Another issue not directly related to checkpoint restore, but to the found factors limit.
- Limiting the number of possible factors in the assignment is reported as 20, but the actual limit is incorrectly enforced as 10 (small factors are fake, I manually inject them to test this behavior):
got assignment: exp=875998153 bit_min=67 bit_max=75 (8.70 GHz-days)
Starting trial factoring M875998153 from 2^67 to 2^75 (8.70 GHz-days)
k_min = 84231881580 - k_max = 21563362738595
Using GPU kernel "cl_barrett32_77_gs_2"
Found a valid checkpoint file.
last finished class was: 36
found 8 factors so far: 3 5 7 11 17 17014579560952088052367 328795052957258655073 1475794299830310123119
previous work took 92094 ms
Date Time | class Pct | time ETA | GHz-d/day Sieve Wait
Sep 27 23:02 | 1551 33.5% | 0.097 1m02s | 8073.24 81206 0.00%
M875998153 has a factor: 17014579560952088052367 (73.849190 bits)
Sep 27 23:02 | 2052 44.5% | 0.098 0m52s | 6785.75 81206 0.00%
M875998153 has a factor: 328795052957258655073 (68.155750 bits)
ERROR: reached limit of 20 factors for this job, try a different range
Starting trial factoring M875998153 from 2^67 to 2^75 (8.70 GHz-days)
k_min = 84231881580 - k_max = 21563362738595
Using GPU kernel "cl_barrett32_77_gs_2"
Found a valid checkpoint file.
last finished class was: 36
found 8 factors so far: 3 5 7 11 17 17014579560952088052367 328795052957258655073 1475794299830310123119
previous work took 92094 ms
Date Time | class Pct | time ETA | GHz-d/day Sieve Wait
Sep 27 23:03 | 1551 33.5% | 0.098 1m03s | 7990.86 81206 0.00%
M875998153 has a factor: 17014579560952088052367 (73.849190 bits)

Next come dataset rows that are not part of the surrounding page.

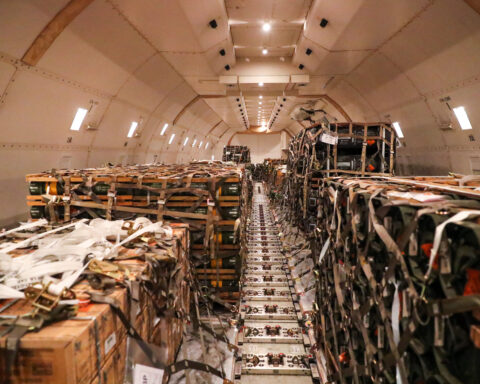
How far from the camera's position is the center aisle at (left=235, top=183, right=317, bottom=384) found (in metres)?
3.30

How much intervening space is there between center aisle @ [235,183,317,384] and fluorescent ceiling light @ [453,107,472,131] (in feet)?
17.4

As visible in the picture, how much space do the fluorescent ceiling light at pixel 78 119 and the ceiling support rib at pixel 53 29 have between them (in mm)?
2096

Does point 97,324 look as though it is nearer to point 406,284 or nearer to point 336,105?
point 406,284

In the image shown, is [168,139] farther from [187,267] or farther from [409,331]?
[409,331]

Sep 27 23:03 | 2052 44.5% | 0.099 0m53s | 6717.21 81206 0.00%
M875998153 has a factor: 328795052957258655073 (68.155750 bits)

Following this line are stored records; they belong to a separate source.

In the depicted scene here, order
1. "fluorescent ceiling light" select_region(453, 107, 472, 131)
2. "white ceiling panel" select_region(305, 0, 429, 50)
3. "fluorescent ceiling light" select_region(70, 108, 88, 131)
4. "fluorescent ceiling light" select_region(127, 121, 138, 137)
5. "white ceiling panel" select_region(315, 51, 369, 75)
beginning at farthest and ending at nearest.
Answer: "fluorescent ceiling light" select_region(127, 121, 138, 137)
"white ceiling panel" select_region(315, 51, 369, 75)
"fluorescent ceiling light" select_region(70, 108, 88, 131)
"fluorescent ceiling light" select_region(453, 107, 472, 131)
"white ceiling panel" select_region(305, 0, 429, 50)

ERROR: reached limit of 20 factors for this job, try a different range
Starting trial factoring M875998153 from 2^67 to 2^75 (8.70 GHz-days)
k_min = 84231881580 - k_max = 21563362738595
Using GPU kernel "cl_barrett32_77_gs_2"
And more importantly, once it reaches the limit, it restarts from the last checkpoint, resulting in an endless loop factoring the same range over and over. The proper way of handling this should be like the "forced StopAfterFactor=2". That is, issue a warning, record the incomplete bit range result, and remove the assignment from the worktodo.txt, proceeding with the next. Or migrate to dynamic memory allocation for the factors, issuing realloc(factors, factorsfound + 1) each time a new factor is found.
Mfaktc does not suffer from the actual limit being 10, not 20 as reported. It can handle up to 19 factors. But when it hits 20 it just restarts the same job from the last checkpoint as well (incorrectly reporting "ERROR: Too many factors found for this job, (>20)..." once it finds exactly the 20th factor).
Most of the issues covered here do not arise under normal operation (without tampering with the checkpoint file), so the severity is not high. But they are possible under some conditions, for example, when migrating the checkpoint from a previous version of the software.